Selection
— BEGIN —
Put a half a million other people into the galaxy you're imagining, all capable of individual interactions in real time, sort of like Facebook.
What do you need first in any game? Information. Friends. Money. (We'll get back to those in a while.)
The tutorial starts you off by attempting to give you information and basic skills. You are given access to a local and corp chat window with which to make friends. You also get a free ship, with which to earn your first bit of money.
You dip your toes into the money-making by running missions for non-player entities. This helps you to learn the game more than providing any real tangible money, but it's a start. You make more money, buy bigger ships, bigger weapons, and can go on bigger missions and hunt down deadlier virtual foes which pays more money for even bigger pixelated ships and bigger imaginary weapons and... you get the idea.
And if you've ever played games like World of Warcraft, you're familiar with the idea of pretending, of shooting bigger things for better gear. However, that's where "theme park" games like WoW end. Once you get the biggest and shiniest in THOSE games, your play is mostly over. There isn't anything bigger ad shinier to get, until the next expansion.
In EVE, that's only the first step.
The EVE universe is set up like a sandbox, where only the basic tools are handed out, but the player themselves decide the game and have their own private sets of rules.
The market is a second step. (I say "a" second step because it's possible to bypass it completely if you want to.) All those big shiny ships and monstrous weapons you want? Other players have to make those- they don't drop from non-player enemy monsters as they do in other games. Someone has to put them together. The making of them isn't as easy as "combine one of this and one of that in a box," either: First, you need the appropriate skills for what you want to make, which means you need the skill books for them, which you will need to buy. You need blueprints, or copies of them, for what you want to make, which you will probably need to buy. You need to locate a place to make it, and finally, you need the materials.
This is where it gets interesting.
— END —
Request 1
The EVE passage names the things you need first in any game. List them.

Exercise materials
— BEGIN —
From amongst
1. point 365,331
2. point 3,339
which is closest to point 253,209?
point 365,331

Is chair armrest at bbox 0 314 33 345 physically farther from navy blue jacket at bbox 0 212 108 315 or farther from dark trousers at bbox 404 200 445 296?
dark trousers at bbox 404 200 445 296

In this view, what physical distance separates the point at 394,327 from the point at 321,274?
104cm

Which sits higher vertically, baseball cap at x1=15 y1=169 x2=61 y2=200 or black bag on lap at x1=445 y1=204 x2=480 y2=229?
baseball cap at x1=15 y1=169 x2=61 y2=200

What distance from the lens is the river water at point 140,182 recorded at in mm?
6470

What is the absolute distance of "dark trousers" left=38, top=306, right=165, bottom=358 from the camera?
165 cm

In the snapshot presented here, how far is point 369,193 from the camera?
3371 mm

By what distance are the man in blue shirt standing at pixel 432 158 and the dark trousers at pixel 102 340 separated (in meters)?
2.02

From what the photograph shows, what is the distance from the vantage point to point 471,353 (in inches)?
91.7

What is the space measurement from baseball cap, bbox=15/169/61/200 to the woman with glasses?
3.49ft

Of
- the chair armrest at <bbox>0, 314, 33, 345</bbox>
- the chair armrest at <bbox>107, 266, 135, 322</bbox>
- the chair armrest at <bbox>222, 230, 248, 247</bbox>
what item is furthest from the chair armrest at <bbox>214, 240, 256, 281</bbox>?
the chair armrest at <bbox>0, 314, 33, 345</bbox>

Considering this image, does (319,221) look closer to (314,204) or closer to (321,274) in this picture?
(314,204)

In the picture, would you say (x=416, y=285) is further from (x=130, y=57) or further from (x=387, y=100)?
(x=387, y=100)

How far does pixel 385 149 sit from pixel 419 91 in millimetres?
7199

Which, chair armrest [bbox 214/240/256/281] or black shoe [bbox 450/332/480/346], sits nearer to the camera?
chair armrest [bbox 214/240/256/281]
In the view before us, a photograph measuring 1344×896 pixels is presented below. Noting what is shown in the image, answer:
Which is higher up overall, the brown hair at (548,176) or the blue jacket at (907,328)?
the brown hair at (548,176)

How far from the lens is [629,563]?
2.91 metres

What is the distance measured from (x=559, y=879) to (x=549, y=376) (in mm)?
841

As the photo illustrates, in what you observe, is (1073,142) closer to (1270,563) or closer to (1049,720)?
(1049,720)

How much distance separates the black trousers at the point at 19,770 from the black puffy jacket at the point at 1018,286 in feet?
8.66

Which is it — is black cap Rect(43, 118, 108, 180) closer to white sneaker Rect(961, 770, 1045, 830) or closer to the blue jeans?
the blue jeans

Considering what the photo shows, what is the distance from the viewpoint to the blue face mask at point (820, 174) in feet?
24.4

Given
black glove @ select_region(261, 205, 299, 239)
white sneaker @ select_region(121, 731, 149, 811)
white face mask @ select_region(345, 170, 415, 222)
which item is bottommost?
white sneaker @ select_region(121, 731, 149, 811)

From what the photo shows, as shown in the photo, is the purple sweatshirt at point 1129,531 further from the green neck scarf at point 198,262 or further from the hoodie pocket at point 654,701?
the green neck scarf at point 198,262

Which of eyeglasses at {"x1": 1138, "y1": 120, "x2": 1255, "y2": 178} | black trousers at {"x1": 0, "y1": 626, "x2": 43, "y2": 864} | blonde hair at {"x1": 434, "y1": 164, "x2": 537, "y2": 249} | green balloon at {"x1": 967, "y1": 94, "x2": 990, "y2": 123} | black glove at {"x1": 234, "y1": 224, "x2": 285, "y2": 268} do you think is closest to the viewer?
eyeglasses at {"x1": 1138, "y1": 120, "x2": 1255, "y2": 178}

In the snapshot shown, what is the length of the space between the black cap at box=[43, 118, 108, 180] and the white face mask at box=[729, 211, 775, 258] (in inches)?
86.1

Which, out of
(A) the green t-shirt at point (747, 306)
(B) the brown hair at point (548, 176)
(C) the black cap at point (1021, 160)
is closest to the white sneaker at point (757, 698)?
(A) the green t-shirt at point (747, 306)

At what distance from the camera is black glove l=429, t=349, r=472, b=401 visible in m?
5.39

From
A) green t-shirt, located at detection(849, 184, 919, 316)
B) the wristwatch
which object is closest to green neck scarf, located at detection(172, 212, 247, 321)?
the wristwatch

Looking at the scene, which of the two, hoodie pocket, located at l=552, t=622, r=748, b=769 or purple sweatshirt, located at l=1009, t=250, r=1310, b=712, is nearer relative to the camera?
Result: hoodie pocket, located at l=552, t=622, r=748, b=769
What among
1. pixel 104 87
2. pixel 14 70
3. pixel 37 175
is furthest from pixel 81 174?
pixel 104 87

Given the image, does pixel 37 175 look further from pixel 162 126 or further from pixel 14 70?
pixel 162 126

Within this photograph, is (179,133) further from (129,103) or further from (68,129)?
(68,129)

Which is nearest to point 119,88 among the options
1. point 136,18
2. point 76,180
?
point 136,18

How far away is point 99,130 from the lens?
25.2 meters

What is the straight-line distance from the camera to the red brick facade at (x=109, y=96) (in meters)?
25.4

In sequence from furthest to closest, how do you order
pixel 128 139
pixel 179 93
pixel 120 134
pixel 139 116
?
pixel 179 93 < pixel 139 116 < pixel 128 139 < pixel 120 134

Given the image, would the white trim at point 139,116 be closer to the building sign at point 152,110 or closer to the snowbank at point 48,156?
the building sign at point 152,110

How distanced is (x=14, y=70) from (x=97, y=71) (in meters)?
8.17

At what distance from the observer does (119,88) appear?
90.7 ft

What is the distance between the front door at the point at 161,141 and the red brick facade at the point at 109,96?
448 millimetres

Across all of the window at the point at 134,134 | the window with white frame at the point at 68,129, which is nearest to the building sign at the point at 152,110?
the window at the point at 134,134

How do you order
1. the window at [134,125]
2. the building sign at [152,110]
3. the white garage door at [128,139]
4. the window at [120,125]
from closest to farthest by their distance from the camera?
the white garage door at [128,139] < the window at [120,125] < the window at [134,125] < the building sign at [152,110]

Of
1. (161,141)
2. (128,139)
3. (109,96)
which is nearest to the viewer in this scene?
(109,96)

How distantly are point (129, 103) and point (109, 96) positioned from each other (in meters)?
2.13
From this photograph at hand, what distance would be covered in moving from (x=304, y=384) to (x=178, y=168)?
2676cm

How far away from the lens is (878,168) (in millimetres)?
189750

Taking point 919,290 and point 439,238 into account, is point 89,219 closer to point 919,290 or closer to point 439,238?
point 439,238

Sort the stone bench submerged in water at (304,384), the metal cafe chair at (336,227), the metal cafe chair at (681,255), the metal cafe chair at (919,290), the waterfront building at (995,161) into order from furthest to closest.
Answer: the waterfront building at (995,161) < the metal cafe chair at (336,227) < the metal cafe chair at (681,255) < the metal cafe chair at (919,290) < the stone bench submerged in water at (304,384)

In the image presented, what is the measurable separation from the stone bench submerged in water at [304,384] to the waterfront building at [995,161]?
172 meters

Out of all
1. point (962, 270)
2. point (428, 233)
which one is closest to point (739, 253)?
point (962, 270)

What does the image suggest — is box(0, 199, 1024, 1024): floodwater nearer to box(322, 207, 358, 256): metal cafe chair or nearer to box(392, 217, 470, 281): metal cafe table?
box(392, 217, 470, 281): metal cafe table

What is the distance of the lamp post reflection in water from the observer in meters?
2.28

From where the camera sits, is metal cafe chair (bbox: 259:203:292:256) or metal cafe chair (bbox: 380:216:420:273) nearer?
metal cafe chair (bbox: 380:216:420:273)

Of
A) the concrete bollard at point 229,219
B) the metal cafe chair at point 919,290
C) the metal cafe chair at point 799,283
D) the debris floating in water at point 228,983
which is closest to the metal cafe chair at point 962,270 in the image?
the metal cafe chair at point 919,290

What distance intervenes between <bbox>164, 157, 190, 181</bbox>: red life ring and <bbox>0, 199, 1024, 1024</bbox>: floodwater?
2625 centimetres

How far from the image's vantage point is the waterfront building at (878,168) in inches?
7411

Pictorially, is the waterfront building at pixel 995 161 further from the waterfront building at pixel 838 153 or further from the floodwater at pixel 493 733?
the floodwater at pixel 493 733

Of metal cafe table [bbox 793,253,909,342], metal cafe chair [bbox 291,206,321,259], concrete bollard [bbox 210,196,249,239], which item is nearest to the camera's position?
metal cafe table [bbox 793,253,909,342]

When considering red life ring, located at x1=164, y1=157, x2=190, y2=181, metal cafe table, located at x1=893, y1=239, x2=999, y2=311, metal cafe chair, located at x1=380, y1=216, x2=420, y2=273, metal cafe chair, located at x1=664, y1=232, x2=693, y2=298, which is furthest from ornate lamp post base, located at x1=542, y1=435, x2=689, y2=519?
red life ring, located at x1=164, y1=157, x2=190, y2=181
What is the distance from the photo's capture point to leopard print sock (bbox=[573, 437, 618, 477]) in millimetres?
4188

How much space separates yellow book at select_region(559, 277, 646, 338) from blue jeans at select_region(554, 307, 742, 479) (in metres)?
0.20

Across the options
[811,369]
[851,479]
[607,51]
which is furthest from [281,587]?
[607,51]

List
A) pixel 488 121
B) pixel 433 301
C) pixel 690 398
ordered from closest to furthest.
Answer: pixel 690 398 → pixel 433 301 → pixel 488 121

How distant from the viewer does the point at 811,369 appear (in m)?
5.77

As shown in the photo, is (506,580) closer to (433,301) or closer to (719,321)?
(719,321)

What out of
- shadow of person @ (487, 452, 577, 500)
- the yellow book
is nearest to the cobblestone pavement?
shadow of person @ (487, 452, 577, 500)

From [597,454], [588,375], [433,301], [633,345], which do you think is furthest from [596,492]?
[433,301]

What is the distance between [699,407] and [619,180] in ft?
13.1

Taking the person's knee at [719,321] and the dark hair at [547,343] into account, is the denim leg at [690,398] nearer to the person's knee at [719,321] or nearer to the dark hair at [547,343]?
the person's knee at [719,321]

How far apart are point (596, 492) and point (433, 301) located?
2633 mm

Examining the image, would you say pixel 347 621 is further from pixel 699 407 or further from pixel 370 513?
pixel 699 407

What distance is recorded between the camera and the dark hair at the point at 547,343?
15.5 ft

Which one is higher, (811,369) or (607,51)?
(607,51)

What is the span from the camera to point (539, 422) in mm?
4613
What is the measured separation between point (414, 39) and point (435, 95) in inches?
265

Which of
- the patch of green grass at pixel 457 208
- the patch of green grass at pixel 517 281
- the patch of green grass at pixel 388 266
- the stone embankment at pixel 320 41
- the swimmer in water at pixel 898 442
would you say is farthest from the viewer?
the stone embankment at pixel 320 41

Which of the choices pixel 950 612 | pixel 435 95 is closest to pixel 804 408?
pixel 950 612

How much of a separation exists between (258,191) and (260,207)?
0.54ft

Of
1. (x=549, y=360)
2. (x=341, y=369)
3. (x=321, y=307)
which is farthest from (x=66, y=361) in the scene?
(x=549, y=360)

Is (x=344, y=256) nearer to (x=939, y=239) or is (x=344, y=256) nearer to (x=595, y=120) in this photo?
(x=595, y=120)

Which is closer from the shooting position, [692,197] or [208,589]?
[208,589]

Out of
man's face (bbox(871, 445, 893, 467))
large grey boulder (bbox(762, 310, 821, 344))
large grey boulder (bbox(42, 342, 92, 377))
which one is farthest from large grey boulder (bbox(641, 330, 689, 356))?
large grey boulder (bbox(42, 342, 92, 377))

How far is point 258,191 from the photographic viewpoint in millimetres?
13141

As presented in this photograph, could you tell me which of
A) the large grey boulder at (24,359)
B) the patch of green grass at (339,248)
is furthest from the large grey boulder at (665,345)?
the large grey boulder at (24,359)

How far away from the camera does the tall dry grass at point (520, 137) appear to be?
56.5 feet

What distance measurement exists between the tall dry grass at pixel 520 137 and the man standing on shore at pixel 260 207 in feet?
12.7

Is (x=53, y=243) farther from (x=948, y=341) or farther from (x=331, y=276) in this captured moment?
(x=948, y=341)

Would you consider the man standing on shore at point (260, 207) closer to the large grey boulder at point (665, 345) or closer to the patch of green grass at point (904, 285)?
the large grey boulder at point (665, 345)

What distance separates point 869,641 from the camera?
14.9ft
— END —
Request 2
Repeat the rows word for word, everything from the line containing "Would you consider" down to the end of the rows.

Solution 1
Information, friends, money

Solution 2
Would you consider the man standing on shore at point (260, 207) closer to the large grey boulder at point (665, 345) or closer to the patch of green grass at point (904, 285)?
the large grey boulder at point (665, 345)

What distance separates point 869,641 from the camera?
14.9ft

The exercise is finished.